*Exercise objective*
In the listing below, find the line containing "Do you observe". Write out that line and every line after it to the end, exactly and only those.

--

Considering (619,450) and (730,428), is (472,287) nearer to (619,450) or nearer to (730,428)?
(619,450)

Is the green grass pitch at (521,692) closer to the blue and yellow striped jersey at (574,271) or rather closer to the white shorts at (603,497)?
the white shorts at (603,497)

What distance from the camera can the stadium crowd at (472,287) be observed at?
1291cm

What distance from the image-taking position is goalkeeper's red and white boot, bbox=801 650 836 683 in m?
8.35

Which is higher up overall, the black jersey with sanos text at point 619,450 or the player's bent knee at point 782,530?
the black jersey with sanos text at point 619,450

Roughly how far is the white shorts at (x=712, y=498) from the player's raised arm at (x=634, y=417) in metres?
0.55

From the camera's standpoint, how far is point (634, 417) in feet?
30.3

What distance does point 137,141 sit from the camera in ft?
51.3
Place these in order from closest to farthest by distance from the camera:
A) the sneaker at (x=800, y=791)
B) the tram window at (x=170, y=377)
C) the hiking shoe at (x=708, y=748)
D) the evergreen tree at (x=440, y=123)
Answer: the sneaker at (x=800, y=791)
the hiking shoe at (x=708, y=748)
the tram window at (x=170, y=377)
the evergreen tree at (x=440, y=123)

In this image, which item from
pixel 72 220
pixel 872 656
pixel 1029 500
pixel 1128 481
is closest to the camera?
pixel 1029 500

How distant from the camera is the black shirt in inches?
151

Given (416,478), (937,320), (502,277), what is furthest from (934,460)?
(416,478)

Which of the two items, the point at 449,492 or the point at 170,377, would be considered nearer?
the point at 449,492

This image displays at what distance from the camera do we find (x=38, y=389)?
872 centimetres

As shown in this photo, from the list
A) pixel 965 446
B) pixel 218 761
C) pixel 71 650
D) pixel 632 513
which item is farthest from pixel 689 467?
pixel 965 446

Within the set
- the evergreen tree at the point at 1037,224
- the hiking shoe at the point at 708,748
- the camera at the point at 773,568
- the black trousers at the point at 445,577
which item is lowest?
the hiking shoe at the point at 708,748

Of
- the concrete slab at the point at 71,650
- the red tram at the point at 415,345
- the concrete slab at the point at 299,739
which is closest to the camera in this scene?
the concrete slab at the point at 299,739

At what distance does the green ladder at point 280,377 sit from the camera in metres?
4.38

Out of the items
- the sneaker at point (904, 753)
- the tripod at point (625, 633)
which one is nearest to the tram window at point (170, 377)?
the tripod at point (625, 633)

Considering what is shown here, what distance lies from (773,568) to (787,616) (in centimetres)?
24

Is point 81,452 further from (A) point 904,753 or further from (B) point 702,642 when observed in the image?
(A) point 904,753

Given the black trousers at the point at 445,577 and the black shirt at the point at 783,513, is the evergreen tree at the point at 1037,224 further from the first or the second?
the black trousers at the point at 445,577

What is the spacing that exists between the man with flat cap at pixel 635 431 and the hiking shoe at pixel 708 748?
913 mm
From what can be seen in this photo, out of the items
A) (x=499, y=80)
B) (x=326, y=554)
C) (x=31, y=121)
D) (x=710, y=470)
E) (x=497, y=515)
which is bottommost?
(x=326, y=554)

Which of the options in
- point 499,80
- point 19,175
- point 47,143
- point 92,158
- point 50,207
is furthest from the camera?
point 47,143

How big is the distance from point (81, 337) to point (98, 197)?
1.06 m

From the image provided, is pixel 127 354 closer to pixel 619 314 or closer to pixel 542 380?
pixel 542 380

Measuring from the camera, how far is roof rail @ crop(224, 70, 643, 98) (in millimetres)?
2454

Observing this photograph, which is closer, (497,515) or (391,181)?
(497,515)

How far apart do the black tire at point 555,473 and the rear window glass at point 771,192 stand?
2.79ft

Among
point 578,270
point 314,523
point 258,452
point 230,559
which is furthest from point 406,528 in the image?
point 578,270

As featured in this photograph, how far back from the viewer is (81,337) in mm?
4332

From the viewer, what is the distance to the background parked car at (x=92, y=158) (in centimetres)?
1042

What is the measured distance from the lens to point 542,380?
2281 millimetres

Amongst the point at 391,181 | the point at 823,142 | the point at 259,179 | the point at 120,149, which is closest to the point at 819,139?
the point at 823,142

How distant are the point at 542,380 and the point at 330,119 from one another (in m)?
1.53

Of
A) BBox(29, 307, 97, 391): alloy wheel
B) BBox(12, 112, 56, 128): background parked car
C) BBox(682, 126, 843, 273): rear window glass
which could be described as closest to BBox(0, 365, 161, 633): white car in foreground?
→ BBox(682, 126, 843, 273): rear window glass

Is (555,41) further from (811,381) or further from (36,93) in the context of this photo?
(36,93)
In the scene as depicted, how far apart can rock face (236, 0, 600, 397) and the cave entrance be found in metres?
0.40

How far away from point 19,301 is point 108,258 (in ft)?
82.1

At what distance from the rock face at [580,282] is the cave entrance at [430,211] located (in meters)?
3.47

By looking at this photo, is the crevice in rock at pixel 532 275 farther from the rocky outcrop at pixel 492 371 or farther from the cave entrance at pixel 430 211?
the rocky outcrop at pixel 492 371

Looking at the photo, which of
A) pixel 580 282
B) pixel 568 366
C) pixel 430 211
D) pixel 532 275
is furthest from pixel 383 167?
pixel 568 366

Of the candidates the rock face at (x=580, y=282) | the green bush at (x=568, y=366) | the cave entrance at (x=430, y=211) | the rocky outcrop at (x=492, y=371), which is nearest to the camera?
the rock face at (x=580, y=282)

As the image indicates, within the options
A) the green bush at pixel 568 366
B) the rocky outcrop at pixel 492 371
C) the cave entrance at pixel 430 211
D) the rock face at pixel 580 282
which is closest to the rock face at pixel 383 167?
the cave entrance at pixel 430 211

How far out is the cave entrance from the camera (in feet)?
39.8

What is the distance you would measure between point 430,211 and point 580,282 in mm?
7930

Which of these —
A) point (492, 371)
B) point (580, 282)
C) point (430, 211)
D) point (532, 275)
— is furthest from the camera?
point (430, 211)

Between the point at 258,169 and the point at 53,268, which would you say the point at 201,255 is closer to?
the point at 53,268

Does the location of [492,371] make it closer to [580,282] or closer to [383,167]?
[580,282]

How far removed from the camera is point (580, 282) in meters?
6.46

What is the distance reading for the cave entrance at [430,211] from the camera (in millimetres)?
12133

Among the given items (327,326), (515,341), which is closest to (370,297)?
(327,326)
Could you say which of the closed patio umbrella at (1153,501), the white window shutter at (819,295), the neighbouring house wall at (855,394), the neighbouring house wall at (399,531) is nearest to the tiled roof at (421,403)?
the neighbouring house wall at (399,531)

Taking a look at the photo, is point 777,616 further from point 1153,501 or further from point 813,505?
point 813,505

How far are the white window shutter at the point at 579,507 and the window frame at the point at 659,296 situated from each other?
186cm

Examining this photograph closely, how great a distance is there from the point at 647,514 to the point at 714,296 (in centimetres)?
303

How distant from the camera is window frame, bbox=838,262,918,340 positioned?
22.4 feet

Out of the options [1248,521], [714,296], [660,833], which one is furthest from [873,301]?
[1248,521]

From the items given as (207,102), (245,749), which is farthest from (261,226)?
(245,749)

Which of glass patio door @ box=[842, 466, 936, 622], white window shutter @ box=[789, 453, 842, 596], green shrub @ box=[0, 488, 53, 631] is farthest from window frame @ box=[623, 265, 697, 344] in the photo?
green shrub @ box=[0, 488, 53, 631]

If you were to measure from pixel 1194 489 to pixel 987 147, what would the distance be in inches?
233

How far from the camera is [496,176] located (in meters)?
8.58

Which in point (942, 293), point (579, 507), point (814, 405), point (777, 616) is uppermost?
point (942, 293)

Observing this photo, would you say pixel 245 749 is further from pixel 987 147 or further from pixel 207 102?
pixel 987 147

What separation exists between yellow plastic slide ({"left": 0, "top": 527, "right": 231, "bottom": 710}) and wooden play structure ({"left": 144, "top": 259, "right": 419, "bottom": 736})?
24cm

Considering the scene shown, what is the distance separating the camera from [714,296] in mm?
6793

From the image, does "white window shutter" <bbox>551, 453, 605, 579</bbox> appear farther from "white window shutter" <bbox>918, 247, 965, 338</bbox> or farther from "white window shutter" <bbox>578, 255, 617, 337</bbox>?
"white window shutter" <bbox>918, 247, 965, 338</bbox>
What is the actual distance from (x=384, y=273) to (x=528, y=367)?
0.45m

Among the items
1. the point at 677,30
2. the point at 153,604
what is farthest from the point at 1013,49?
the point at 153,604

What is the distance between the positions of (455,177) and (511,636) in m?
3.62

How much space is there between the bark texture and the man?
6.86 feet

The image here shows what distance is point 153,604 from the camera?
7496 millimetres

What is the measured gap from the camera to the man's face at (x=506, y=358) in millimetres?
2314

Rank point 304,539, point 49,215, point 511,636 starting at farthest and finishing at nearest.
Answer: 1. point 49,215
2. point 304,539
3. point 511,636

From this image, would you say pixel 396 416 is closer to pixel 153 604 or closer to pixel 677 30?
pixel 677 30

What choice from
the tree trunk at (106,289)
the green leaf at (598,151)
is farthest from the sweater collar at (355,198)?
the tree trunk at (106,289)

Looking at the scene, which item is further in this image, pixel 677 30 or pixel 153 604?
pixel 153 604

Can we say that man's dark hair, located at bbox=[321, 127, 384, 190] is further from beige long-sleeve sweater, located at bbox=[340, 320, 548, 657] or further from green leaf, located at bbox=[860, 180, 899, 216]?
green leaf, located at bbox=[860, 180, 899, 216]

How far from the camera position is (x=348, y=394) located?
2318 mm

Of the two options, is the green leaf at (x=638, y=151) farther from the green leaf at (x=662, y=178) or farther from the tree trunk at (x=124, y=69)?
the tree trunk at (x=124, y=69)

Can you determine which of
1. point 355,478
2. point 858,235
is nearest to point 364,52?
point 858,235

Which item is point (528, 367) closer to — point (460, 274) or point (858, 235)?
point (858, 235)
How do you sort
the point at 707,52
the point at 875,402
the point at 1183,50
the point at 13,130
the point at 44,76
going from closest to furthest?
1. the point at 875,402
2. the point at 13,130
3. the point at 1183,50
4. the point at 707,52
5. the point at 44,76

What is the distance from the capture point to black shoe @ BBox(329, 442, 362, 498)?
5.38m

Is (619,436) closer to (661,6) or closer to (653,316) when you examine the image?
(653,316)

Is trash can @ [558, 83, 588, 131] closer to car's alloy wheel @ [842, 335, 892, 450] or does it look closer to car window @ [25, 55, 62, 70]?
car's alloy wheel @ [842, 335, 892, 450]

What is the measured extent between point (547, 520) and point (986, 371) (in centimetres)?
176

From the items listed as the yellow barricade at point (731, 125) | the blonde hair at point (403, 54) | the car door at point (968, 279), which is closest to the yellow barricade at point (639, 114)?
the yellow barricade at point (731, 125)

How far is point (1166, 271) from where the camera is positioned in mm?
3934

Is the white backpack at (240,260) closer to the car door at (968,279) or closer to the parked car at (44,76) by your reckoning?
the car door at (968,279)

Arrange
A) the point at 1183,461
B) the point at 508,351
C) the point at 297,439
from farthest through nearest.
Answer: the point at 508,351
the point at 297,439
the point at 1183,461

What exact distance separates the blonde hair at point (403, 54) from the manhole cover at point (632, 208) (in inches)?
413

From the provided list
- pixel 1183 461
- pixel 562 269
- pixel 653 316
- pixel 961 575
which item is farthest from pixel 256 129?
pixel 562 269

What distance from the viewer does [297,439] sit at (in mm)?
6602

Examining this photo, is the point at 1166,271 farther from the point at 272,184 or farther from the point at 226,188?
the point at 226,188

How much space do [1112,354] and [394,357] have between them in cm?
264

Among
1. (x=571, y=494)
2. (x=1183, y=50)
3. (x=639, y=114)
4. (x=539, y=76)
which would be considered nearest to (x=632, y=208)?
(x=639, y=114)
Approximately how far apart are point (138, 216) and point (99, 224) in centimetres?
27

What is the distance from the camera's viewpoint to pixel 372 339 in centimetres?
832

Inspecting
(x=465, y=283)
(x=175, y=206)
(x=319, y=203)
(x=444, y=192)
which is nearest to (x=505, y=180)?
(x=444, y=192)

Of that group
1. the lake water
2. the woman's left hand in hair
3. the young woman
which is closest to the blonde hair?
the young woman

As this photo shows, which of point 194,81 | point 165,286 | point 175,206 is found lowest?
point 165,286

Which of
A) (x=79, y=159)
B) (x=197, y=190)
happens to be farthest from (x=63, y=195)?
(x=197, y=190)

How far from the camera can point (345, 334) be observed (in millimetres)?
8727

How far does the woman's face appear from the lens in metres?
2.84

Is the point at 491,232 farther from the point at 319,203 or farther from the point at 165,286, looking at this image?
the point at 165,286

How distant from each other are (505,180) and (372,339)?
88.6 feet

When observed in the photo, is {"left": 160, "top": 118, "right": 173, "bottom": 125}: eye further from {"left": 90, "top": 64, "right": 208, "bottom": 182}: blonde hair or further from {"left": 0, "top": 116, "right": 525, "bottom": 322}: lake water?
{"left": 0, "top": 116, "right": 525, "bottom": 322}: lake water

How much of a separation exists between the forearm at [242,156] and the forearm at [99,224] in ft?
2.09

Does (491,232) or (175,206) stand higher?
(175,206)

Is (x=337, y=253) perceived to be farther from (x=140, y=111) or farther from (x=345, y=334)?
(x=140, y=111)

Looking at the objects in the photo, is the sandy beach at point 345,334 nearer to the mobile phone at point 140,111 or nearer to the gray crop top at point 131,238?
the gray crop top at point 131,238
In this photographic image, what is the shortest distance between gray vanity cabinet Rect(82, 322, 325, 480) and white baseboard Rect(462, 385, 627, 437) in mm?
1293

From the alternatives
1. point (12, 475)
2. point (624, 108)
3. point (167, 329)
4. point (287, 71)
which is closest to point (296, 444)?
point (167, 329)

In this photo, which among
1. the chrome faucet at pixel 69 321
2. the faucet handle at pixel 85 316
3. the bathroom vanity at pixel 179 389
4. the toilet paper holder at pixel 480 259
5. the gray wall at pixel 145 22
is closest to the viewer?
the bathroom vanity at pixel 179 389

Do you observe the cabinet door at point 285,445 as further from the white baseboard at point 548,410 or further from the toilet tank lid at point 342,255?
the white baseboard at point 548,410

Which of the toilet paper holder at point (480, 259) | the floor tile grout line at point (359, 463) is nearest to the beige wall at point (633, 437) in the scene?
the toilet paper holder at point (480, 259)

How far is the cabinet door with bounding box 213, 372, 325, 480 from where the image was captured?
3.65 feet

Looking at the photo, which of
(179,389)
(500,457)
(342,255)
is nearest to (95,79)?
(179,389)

--

*Result for this task*
Do you observe the cabinet door at point 285,445 as further from the white baseboard at point 548,410 or further from the toilet tank lid at point 342,255?
the white baseboard at point 548,410

Which of the toilet paper holder at point (480, 259) | the floor tile grout line at point (359, 463) is nearest to the beige wall at point (633, 437) in the scene?
the toilet paper holder at point (480, 259)

How far is the cabinet door with bounding box 213, 372, 325, 480 from where the image was captured?
3.65 feet

Looking at the photo, which of
(179,389)
(500,457)
(342,255)
is nearest to (95,79)?
(179,389)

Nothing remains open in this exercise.